Zobacz też: Estakada katowicka: Trwa rozbiórka jednego z wiaduktów [FOTO, WIDEO]

Przed tygodniem rozpoczęła się rozbiórka pierwszego z wiaduktów. Powinna zakończyć się za dwa tygodnie. Wówczas robotnicy zaczną go stawiać od początku. Potrwa to do końca roku. Później przyjdzie czas na budowę drugiej części trasy.

Włodzimierz Nowak mówi, że ostatnio jeździł rowerem wokół miejsca, gdzie trwają prace. Był już wieczór i uderzyła go cisza. Nie było słychać samochodów. Jadące po jednej nitce pojazdy powodują o wiele mniejszy hałas.

– Koncepcja się zrodziła, gdy wiadomo było, że jedna z nitek estakady jest bardziej zniszczona od drugiej – mówi dr Jeremi Rychlewski z Politechniki Poznańskiej. – Stwierdzono o wówczas, że można zamknąć część trasy, a cały ruch skierować drugą, czynną – dodaje. Potem pomysł zaczął ewoluować. Według Jeremiego Rychlewskiego rzeczywiście wpłynie to na zmniejszenie hałasu i liczby wypadków.
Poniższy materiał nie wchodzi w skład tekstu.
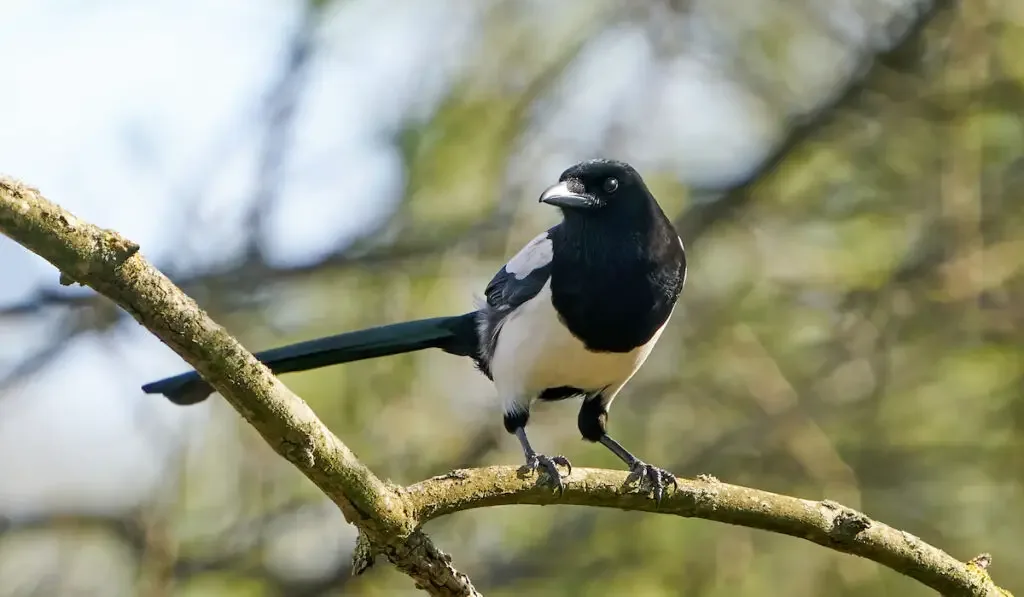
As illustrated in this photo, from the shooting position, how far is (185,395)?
8.67 ft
– Jeśli samochody pojadą w dwóch kierunkach po jednym pasie to nie będą już tak gnać po estakadzie – wyjaśnia. – Do tego trzeba zauważyć, że niektórzy polscy kierowcy przestrzegają przepisów. Jadąc z przepisową prędkością powstrzymają piratów, którzy odpowiadają za większość wypadków – dodaje naukowiec.
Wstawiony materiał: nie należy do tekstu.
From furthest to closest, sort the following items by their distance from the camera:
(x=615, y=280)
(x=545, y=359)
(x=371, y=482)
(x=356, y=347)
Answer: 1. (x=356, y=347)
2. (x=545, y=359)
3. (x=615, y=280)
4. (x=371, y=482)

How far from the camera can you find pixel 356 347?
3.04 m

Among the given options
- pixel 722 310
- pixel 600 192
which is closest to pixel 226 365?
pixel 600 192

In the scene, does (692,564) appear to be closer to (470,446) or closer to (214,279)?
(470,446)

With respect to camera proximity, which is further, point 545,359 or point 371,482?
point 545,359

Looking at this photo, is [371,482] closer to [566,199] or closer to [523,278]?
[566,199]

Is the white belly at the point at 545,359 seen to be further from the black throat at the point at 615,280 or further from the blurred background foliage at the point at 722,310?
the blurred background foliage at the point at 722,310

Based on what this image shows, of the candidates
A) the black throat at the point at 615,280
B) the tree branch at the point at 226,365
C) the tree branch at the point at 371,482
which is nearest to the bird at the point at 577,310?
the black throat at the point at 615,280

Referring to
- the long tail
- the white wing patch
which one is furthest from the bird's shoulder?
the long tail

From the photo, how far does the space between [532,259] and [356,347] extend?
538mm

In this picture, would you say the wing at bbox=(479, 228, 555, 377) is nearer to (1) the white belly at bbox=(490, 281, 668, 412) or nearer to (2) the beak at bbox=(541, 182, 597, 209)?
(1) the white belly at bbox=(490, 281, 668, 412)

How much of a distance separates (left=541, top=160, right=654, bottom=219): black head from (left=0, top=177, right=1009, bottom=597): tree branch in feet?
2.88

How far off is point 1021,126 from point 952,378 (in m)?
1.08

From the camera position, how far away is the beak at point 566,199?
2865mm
Na estakadzie będzie jeszcze trzeci pas ruchu. Ten według takiej koncepcji powinien zostać przeznaczony na buspas. Według Jeremiego Rychlewskiego po zmniejszeniu o połowę estakady nie zwiększą się korki w tej części Poznania. – Problemem jest zbyt mała przepustowość ronda Rataje – zauważa. To ono ma powstrzymywać potoki przejeżdżających samochodów.
Swoją propozycją Włodzimierz Nowak postanowił zainteresować Macieja Wudarskiego, zastępcę prezydenta Poznania.

– W sumie jest ona dość ciekawa, ale przede wszystkim liczy się głos mieszkańców – stwierdza Maciej Wudarski. Dodaje, że najlepiej będzie zaczekać z ewentualną decyzją do czasu stworzenia pierwszej nitki. Jednak sam jest najbardziej przekonany do wariantu dwóch osobnych jezdni.

– Najważniejsze będzie jak najlepsze zabezpieczenie przed hałasem – wyjaśnia zastępca prezydenta Poznania. Zmieniły się normy w tej kwestii i są one obecnie mniej restrykcyjne. – Zgodnie z przepisami ochronę akustyczną możemy zamontować tylko przy części trasy, jednak spowoduje to znaczny dyskomfort dla wielu osób mieszkających w okolicach estakady – zauważa Maciej Wudarski. Dlatego będzie chciał dodatkowych środków na ekrany akustyczne.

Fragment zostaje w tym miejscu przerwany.